FANO – Secondo appuntamento della Rassegna “Con le parole giuste” dedicata quest’anno al tema della nostra RESPONSABILITA’ nei confronti del mondo.
Sabato 7 dicembre (ore 18) saranno a Fano per dialogare con il giudice Francesco Messina dell’Associazione Nazionale Magistrati, Alberto Conci e Manlio Milani nell’incontro pensato per commemorare i 50 anni della strage di piazza Fontana, l’attentato avvenuto il 12 dicembre 1969.
La bomba scoppiata il 12 dicembre del 1969 nella Banca Nazionale dell’Agricoltura di Milano, 17 morti e 88 feriti, segna uno snodo importante per le vicende politiche e sociali che verranno nel nostro Paese. La parola scelta sarà VITTIME proprio perchè si parlerà della responsabilità della nostra comunità nei confronti di tutte le vittime.

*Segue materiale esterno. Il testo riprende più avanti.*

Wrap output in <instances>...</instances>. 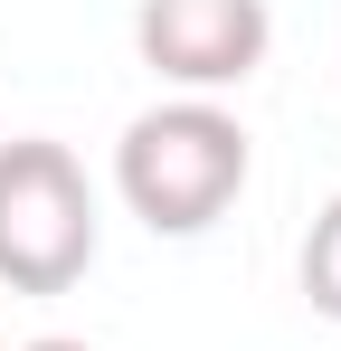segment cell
<instances>
[{"instance_id":"5b68a950","label":"cell","mask_w":341,"mask_h":351,"mask_svg":"<svg viewBox=\"0 0 341 351\" xmlns=\"http://www.w3.org/2000/svg\"><path fill=\"white\" fill-rule=\"evenodd\" d=\"M19 351H95V342H76V332H38V342H19Z\"/></svg>"},{"instance_id":"7a4b0ae2","label":"cell","mask_w":341,"mask_h":351,"mask_svg":"<svg viewBox=\"0 0 341 351\" xmlns=\"http://www.w3.org/2000/svg\"><path fill=\"white\" fill-rule=\"evenodd\" d=\"M95 180L86 162L48 133H10L0 143V285L10 294H66L95 266Z\"/></svg>"},{"instance_id":"6da1fadb","label":"cell","mask_w":341,"mask_h":351,"mask_svg":"<svg viewBox=\"0 0 341 351\" xmlns=\"http://www.w3.org/2000/svg\"><path fill=\"white\" fill-rule=\"evenodd\" d=\"M247 171H256V143L218 95H170L152 114H133L123 143H114V190L152 237L218 228L247 190Z\"/></svg>"},{"instance_id":"3957f363","label":"cell","mask_w":341,"mask_h":351,"mask_svg":"<svg viewBox=\"0 0 341 351\" xmlns=\"http://www.w3.org/2000/svg\"><path fill=\"white\" fill-rule=\"evenodd\" d=\"M133 48L180 95H227V86H247L266 66L275 10L266 0H142L133 10Z\"/></svg>"},{"instance_id":"277c9868","label":"cell","mask_w":341,"mask_h":351,"mask_svg":"<svg viewBox=\"0 0 341 351\" xmlns=\"http://www.w3.org/2000/svg\"><path fill=\"white\" fill-rule=\"evenodd\" d=\"M303 304L323 313V323H341V199H323L313 209V228H303Z\"/></svg>"}]
</instances>
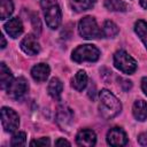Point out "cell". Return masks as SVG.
<instances>
[{"instance_id":"obj_1","label":"cell","mask_w":147,"mask_h":147,"mask_svg":"<svg viewBox=\"0 0 147 147\" xmlns=\"http://www.w3.org/2000/svg\"><path fill=\"white\" fill-rule=\"evenodd\" d=\"M100 114L102 117L110 119L117 116L122 110V105L119 100L108 90L103 88L100 91Z\"/></svg>"},{"instance_id":"obj_2","label":"cell","mask_w":147,"mask_h":147,"mask_svg":"<svg viewBox=\"0 0 147 147\" xmlns=\"http://www.w3.org/2000/svg\"><path fill=\"white\" fill-rule=\"evenodd\" d=\"M40 6L44 10L46 24L48 25V28L51 29L59 28L62 18V13L56 0H41Z\"/></svg>"},{"instance_id":"obj_3","label":"cell","mask_w":147,"mask_h":147,"mask_svg":"<svg viewBox=\"0 0 147 147\" xmlns=\"http://www.w3.org/2000/svg\"><path fill=\"white\" fill-rule=\"evenodd\" d=\"M99 57H100V51L94 45H90V44L78 46L72 52V55H71V59L77 63L85 62V61L95 62L99 60Z\"/></svg>"},{"instance_id":"obj_4","label":"cell","mask_w":147,"mask_h":147,"mask_svg":"<svg viewBox=\"0 0 147 147\" xmlns=\"http://www.w3.org/2000/svg\"><path fill=\"white\" fill-rule=\"evenodd\" d=\"M78 31L85 39H96L102 36V30L99 29L96 21L92 16H86L79 21Z\"/></svg>"},{"instance_id":"obj_5","label":"cell","mask_w":147,"mask_h":147,"mask_svg":"<svg viewBox=\"0 0 147 147\" xmlns=\"http://www.w3.org/2000/svg\"><path fill=\"white\" fill-rule=\"evenodd\" d=\"M114 64L115 67L127 75L133 74L137 70V62L136 60L129 55L125 51H117L114 55Z\"/></svg>"},{"instance_id":"obj_6","label":"cell","mask_w":147,"mask_h":147,"mask_svg":"<svg viewBox=\"0 0 147 147\" xmlns=\"http://www.w3.org/2000/svg\"><path fill=\"white\" fill-rule=\"evenodd\" d=\"M1 124L6 132H14L20 124L18 115L15 110L8 107L1 108Z\"/></svg>"},{"instance_id":"obj_7","label":"cell","mask_w":147,"mask_h":147,"mask_svg":"<svg viewBox=\"0 0 147 147\" xmlns=\"http://www.w3.org/2000/svg\"><path fill=\"white\" fill-rule=\"evenodd\" d=\"M28 88H29V86H28V82L25 80V78L18 77L9 84V86L7 87V92L11 99L18 100L28 92Z\"/></svg>"},{"instance_id":"obj_8","label":"cell","mask_w":147,"mask_h":147,"mask_svg":"<svg viewBox=\"0 0 147 147\" xmlns=\"http://www.w3.org/2000/svg\"><path fill=\"white\" fill-rule=\"evenodd\" d=\"M74 121V113L67 106H60L56 110V123L61 130H69Z\"/></svg>"},{"instance_id":"obj_9","label":"cell","mask_w":147,"mask_h":147,"mask_svg":"<svg viewBox=\"0 0 147 147\" xmlns=\"http://www.w3.org/2000/svg\"><path fill=\"white\" fill-rule=\"evenodd\" d=\"M107 142L110 146H124L127 142L126 133L121 127H113L107 133Z\"/></svg>"},{"instance_id":"obj_10","label":"cell","mask_w":147,"mask_h":147,"mask_svg":"<svg viewBox=\"0 0 147 147\" xmlns=\"http://www.w3.org/2000/svg\"><path fill=\"white\" fill-rule=\"evenodd\" d=\"M21 48L28 55H36L40 52V45H39L37 38L32 34H28L22 39Z\"/></svg>"},{"instance_id":"obj_11","label":"cell","mask_w":147,"mask_h":147,"mask_svg":"<svg viewBox=\"0 0 147 147\" xmlns=\"http://www.w3.org/2000/svg\"><path fill=\"white\" fill-rule=\"evenodd\" d=\"M76 142L78 146H86V147H91L94 146L96 142V136L94 133L93 130L90 129H84L80 130L77 136H76Z\"/></svg>"},{"instance_id":"obj_12","label":"cell","mask_w":147,"mask_h":147,"mask_svg":"<svg viewBox=\"0 0 147 147\" xmlns=\"http://www.w3.org/2000/svg\"><path fill=\"white\" fill-rule=\"evenodd\" d=\"M5 30L11 38H17L23 32V24L18 17H13L5 24Z\"/></svg>"},{"instance_id":"obj_13","label":"cell","mask_w":147,"mask_h":147,"mask_svg":"<svg viewBox=\"0 0 147 147\" xmlns=\"http://www.w3.org/2000/svg\"><path fill=\"white\" fill-rule=\"evenodd\" d=\"M49 67L46 63H39L31 69V76L36 82H45L49 75Z\"/></svg>"},{"instance_id":"obj_14","label":"cell","mask_w":147,"mask_h":147,"mask_svg":"<svg viewBox=\"0 0 147 147\" xmlns=\"http://www.w3.org/2000/svg\"><path fill=\"white\" fill-rule=\"evenodd\" d=\"M133 116L138 121H145L147 118V102L144 100H137L132 108Z\"/></svg>"},{"instance_id":"obj_15","label":"cell","mask_w":147,"mask_h":147,"mask_svg":"<svg viewBox=\"0 0 147 147\" xmlns=\"http://www.w3.org/2000/svg\"><path fill=\"white\" fill-rule=\"evenodd\" d=\"M47 91H48V94L53 99L59 100L60 96H61V93L63 91V84H62V82L59 78H52L51 82L48 83Z\"/></svg>"},{"instance_id":"obj_16","label":"cell","mask_w":147,"mask_h":147,"mask_svg":"<svg viewBox=\"0 0 147 147\" xmlns=\"http://www.w3.org/2000/svg\"><path fill=\"white\" fill-rule=\"evenodd\" d=\"M13 82V75L11 71L7 68V65L2 62L0 64V85L2 90H6L9 84Z\"/></svg>"},{"instance_id":"obj_17","label":"cell","mask_w":147,"mask_h":147,"mask_svg":"<svg viewBox=\"0 0 147 147\" xmlns=\"http://www.w3.org/2000/svg\"><path fill=\"white\" fill-rule=\"evenodd\" d=\"M87 80L88 78H87L86 72L83 70H79L72 78V87L76 91H83L87 85Z\"/></svg>"},{"instance_id":"obj_18","label":"cell","mask_w":147,"mask_h":147,"mask_svg":"<svg viewBox=\"0 0 147 147\" xmlns=\"http://www.w3.org/2000/svg\"><path fill=\"white\" fill-rule=\"evenodd\" d=\"M134 31L147 48V23L142 20H138L134 24Z\"/></svg>"},{"instance_id":"obj_19","label":"cell","mask_w":147,"mask_h":147,"mask_svg":"<svg viewBox=\"0 0 147 147\" xmlns=\"http://www.w3.org/2000/svg\"><path fill=\"white\" fill-rule=\"evenodd\" d=\"M14 11V5L11 0H0V18H8Z\"/></svg>"},{"instance_id":"obj_20","label":"cell","mask_w":147,"mask_h":147,"mask_svg":"<svg viewBox=\"0 0 147 147\" xmlns=\"http://www.w3.org/2000/svg\"><path fill=\"white\" fill-rule=\"evenodd\" d=\"M105 7L113 11H125L127 9V6L123 0H105Z\"/></svg>"},{"instance_id":"obj_21","label":"cell","mask_w":147,"mask_h":147,"mask_svg":"<svg viewBox=\"0 0 147 147\" xmlns=\"http://www.w3.org/2000/svg\"><path fill=\"white\" fill-rule=\"evenodd\" d=\"M118 33V26L111 22V21H106L102 28V36L106 38H114Z\"/></svg>"},{"instance_id":"obj_22","label":"cell","mask_w":147,"mask_h":147,"mask_svg":"<svg viewBox=\"0 0 147 147\" xmlns=\"http://www.w3.org/2000/svg\"><path fill=\"white\" fill-rule=\"evenodd\" d=\"M94 2H95V0H72L71 6H72L74 10L80 13V11H84V10L92 8Z\"/></svg>"},{"instance_id":"obj_23","label":"cell","mask_w":147,"mask_h":147,"mask_svg":"<svg viewBox=\"0 0 147 147\" xmlns=\"http://www.w3.org/2000/svg\"><path fill=\"white\" fill-rule=\"evenodd\" d=\"M26 141V134L24 132H16L11 138V146H23Z\"/></svg>"},{"instance_id":"obj_24","label":"cell","mask_w":147,"mask_h":147,"mask_svg":"<svg viewBox=\"0 0 147 147\" xmlns=\"http://www.w3.org/2000/svg\"><path fill=\"white\" fill-rule=\"evenodd\" d=\"M31 146H48L49 145V139L48 138H39L37 140H32L30 142Z\"/></svg>"},{"instance_id":"obj_25","label":"cell","mask_w":147,"mask_h":147,"mask_svg":"<svg viewBox=\"0 0 147 147\" xmlns=\"http://www.w3.org/2000/svg\"><path fill=\"white\" fill-rule=\"evenodd\" d=\"M118 82H121V85L123 86L124 91H127V90H130V88H131V86H132V83H131L130 80H126V79L119 78V79H118Z\"/></svg>"},{"instance_id":"obj_26","label":"cell","mask_w":147,"mask_h":147,"mask_svg":"<svg viewBox=\"0 0 147 147\" xmlns=\"http://www.w3.org/2000/svg\"><path fill=\"white\" fill-rule=\"evenodd\" d=\"M138 141H139L140 145L147 146V132H146V133H141V134L138 137Z\"/></svg>"},{"instance_id":"obj_27","label":"cell","mask_w":147,"mask_h":147,"mask_svg":"<svg viewBox=\"0 0 147 147\" xmlns=\"http://www.w3.org/2000/svg\"><path fill=\"white\" fill-rule=\"evenodd\" d=\"M141 88H142L144 93L147 95V77H144L141 79Z\"/></svg>"},{"instance_id":"obj_28","label":"cell","mask_w":147,"mask_h":147,"mask_svg":"<svg viewBox=\"0 0 147 147\" xmlns=\"http://www.w3.org/2000/svg\"><path fill=\"white\" fill-rule=\"evenodd\" d=\"M55 145H56V146H61V145L70 146V142H69V141H67V140H64V139H57V140L55 141Z\"/></svg>"},{"instance_id":"obj_29","label":"cell","mask_w":147,"mask_h":147,"mask_svg":"<svg viewBox=\"0 0 147 147\" xmlns=\"http://www.w3.org/2000/svg\"><path fill=\"white\" fill-rule=\"evenodd\" d=\"M6 47V40H5V37L1 36V48H5Z\"/></svg>"},{"instance_id":"obj_30","label":"cell","mask_w":147,"mask_h":147,"mask_svg":"<svg viewBox=\"0 0 147 147\" xmlns=\"http://www.w3.org/2000/svg\"><path fill=\"white\" fill-rule=\"evenodd\" d=\"M140 5L142 8H147V0H140Z\"/></svg>"}]
</instances>
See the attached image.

Manlio Milani, insignito dal Presidente della Repubblica Luigi Scalfaro nel 1994 del titolo di Commendatore, è presidente dell’Associazione familiari dei caduti di Piazza della Loggia e partecipa alla fondazione dell’Unione familiari vittime stragi, mentre con Comune e Provincia di Brescia ha fondato, nel 2000, la Casa della Memoria, centro di documentazione sulla strage bresciana e la violenza terroristica, neofascista in particolare. Nella strage di Piazza della Loggia avvenuta nel maggio 1974 Manlio ha perso la fidanzata Livia.
Alberto Conci laureato in Filosofia e Teologia all’università di Innsbruck è insegnante di religione al Liceo Scientifico e Linguistico “Leonardo da Vinci” di Trento. Con un gruppo di studenti ha realizzato due volumi (Sedie Vuote e A onor del vero) che contengono i dialoghi con alcuni dei familiari delle vittime dei terrorismi italiani. Per questi due volumi Conci è stato insignito dall’ex Capo dello Stato Giorgio Napolitano del riconoscimento di Cavaliere della Repubblica. Tiene periodici incontri nelle scuole durante i quali fornisce ai giovani conoscenze storico culturali degli eventi che hanno caratterizzato in maniera significativa l’Italia dalla fine degli anni Sessanta ai primi anni Ottanta.
“La strage di Piazza Fontana, il 12 dicembre 1969, rappresenta nel nostro Paese un punto di non ritorno – afferma il professor Conci – la bomba collocata nella Banca nazionale dell’Agricoltura, che uccide 17 persone e ne ferisce una novantina, fa parte di un disegno eversivo che, in quel pomeriggio, intende colpire la giovane democrazia italiana collocando altre quattro bombe, tre delle quali a Roma e una nella Banca Commerciale di Milano.
La strage, solo inizialmente attribuita a esponenti anarchici, viene ben presto ricondotta agli ambienti dell’estrema destra ordinovista e tale ipotesi verrà confermata dalle indagini. La vicenda processuale, che confermerà la matrice ideologica della strage e porterà alla luce le responsabilità di alcuni ufficiali dei servizi segreti italiani, lascerà nei familiari delle vittime l’impressione amara di una sostanziale impunità degli esecutori e dei mandanti. Una percezione tanto più drammatica se si tiene conto del fatto che la strage costituisce da un lato il punto di arrivo di una stagione di grandi fermenti sociali che la precedono – si pensi solo all’autunno caldo, con un numero di ore scioperate che non ha eguali in tutta la nostra storia repubblicana – e dall’altro il momento reale e simbolico in cui si comprende il significato della strategia della tensione in un Paese, l’Italia, che era allora l’unica democrazia liberale del sud Europa.
La storia delle vittime di piazza Fontana si intreccia così con la grande storia: esse sono gli obiettivi di una strategia che lascia soli i familiari che si trovano, loro malgrado, ad essere i simboli degli effetti della violenza stagista che colpisce con una intensità che non aveva precedenti dopo la fine della guerra; ma sono anche coloro che diventano, con il loro bisogno di giustizia e di verità, il simbolo di un Paese che non si vuole piegare al ricatto delle ideologie eversive. Da lì non sarà più possibile tornare indietro. Sarà l’inizio della drammatica stagione dei terrorismi italiani che, con metodi diversi, segneranno la vita politica e sociale per i due decenni successivi.
Di questo e tanto altro – conclude il professore – parleremo con Manlio Milani, presidente della Casa della Memoria di Brescia, uno dei più autorevoli testimoni della necessità di ricostruire la storia degli anni di piombo”.